No country, including the U.S., appears entirely immune from the threat of terror, which has its epicentre in Afghanistan-Pakistan, Union Home Minister P. Chidambaram said on Thursday.
“Four out of five major terrorist groups are based in Pakistan, and three of them — the Lashkar-e-Taiba, the Jaish-e-Mohammad and the Hizbul Mujahideen — continue to target India. There is no let-up in attempts at infiltration from across the Line of Control in Jammu and Kashmir. Besides, there are attempts at infiltrating terrorists through Nepal and Bangladesh into India and finding a safe transit route from Sri Lanka to Tamil Nadu,” he said.
He was inaugurating the two-day annual conference of the State police chiefs and Inspectors-General of Police organised here by the Intelligence Bureau.
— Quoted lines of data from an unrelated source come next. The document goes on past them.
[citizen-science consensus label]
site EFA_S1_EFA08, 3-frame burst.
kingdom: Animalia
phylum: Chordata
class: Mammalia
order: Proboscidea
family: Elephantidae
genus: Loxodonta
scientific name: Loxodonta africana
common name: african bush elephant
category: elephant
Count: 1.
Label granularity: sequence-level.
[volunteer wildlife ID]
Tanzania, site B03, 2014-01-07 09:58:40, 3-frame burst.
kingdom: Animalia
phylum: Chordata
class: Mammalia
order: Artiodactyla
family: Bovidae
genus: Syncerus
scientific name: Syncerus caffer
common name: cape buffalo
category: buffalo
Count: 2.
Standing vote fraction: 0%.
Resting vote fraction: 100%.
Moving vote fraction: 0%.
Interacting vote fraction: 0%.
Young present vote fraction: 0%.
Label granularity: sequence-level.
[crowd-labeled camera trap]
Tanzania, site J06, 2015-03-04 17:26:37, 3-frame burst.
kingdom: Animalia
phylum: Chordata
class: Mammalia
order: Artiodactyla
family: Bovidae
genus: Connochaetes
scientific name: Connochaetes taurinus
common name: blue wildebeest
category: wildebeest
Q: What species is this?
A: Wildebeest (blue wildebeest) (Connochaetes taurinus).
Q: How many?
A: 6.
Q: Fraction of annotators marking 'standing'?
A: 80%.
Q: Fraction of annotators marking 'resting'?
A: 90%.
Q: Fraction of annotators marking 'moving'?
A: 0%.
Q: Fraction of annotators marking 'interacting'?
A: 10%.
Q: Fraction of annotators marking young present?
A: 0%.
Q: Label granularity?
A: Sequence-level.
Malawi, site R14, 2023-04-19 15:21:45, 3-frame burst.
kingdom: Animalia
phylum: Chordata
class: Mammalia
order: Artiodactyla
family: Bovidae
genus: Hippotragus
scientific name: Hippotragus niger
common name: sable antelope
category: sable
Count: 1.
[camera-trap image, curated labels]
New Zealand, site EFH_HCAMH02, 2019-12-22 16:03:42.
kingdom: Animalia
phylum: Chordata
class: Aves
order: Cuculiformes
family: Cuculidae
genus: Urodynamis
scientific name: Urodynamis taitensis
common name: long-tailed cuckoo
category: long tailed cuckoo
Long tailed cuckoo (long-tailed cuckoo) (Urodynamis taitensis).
Mr. Chidambaram admitted to the presence of Indian modules too. “They [the Indian modules] seem to have the capacity to attract radicalised youth to their fold. Some modules are loosely knit under an organisation called Indian Mujahideen. Many old cadres of the banned Students Islamic Movement of India (SIMI) have morphed into IM cadres.”
He also said that “there are other Indian modules that espouse the cause of right-wing religious fundamentalism or separatism. Many of these modules have acquired the capacity to make bombs.”
Pointing out that the challenge of terrorism was a formidable one, requiring a comprehensive strategy to be defeated, he said that following the 9/11 attacks, the U.S. identified the al-Qaeda as its pre-eminent security threat and declared a war on the outfit and its affiliates. But, India did not have just one pre-eminent threat, but several. “We must build the capacity to deal with these multiple threats. Capacity-building is work in progress. It requires time, money, human resources, technology and harnessing of the capacity of every agency and organisation in the country.”
Blots on government
Admitting that two terror attacks in two months were blots on the United Progressive Alliance government's record, and there had been slips from time to time, Mr. Chidambaram said the government had taken corrective steps. Citing an example, he said the Crime and Criminal Tracking Network Systems would be put in place by March 2013, and the other ambitious project, NATGRID, would be completed in 18 months.
“The most important unfinished agenda is the National Counter Terrorism Centre (NCTC). It was an idea that I had unveiled in my IB Centenary Endowment Lecture in December 2009.”
The goal must be “to disrupt, dismantle and eventually defeat” the terrorist groups. “Today, we do not have an organisation devoting its whole time and energy to that task. I hope to secure a government decision on setting up the NCTC. Once there is a decision, I am confident that the core team of the NCTC can be installed within 60 days, and the full structure can be put together within 12-18 months.”
Since the 26/11 Mumbai terror attacks, the security forces and the intelligence agencies had neutralised 51 modules, Mr. Chidambaram said. Of a list of 48 terrorist cases since 2000, charge sheets had been filed in 37 cases, and of these conviction had been obtained in eight cases from courts in Karnataka, Andhra Pradesh, Gujarat, Delhi, Kolkata, Mumbai and Chandigarh. “That leaves 11 yet unsolved cases. This is not a record to be scoffed at.”
Emphasising that the security of India was a “shared responsibility” of the Centre and the States, he asked the State governments to look upon the Central government as a friend and collaborator to make the country safe and secure.
Pointing out that communal violence was the biggest blot on the record of governments for many years, Mr. Chidambaram said the eight years since 2003 witnessed, on an average, 750 incidents a year, but the number of casualties was low and on the decline. In the first half of 2011, there had been a sharp decline in the number of incidents (271) and casualties.
Another recurring challenge, he said, was how to deal with civil disturbances. While recognising that to dissent and to protest were basic rights in an open society, he said more often such protests turned violent. He urged the police forces to review their standard operating procedures to deal with civil disturbances. The use of non-lethal methods to control unarmed civilian protesters must become the new standard operating procedure.
“Most violent movement”
Describing Left wing extremism as the “most violent movement” in the country, Mr. Chidambaram maintained that dealing with it was a “shared responsibility” of the Centre and the States. The number of incidents and casualties seemed to indicate a decrease in violence, but not in the case of Bihar, Chhattisgarh, Jharkhand, Maharashtra and Orissa. “Even in West Bengal, there are reports that the State unit has been instructed by the CPI (Maoist) to develop guerrilla bases in Jangalmahal and intensify the conflict. The CPI (Maoist) has added at least four companies to the People's Liberation Guerrilla Army, and its goal remains seizure of power through an armed liberation struggle.”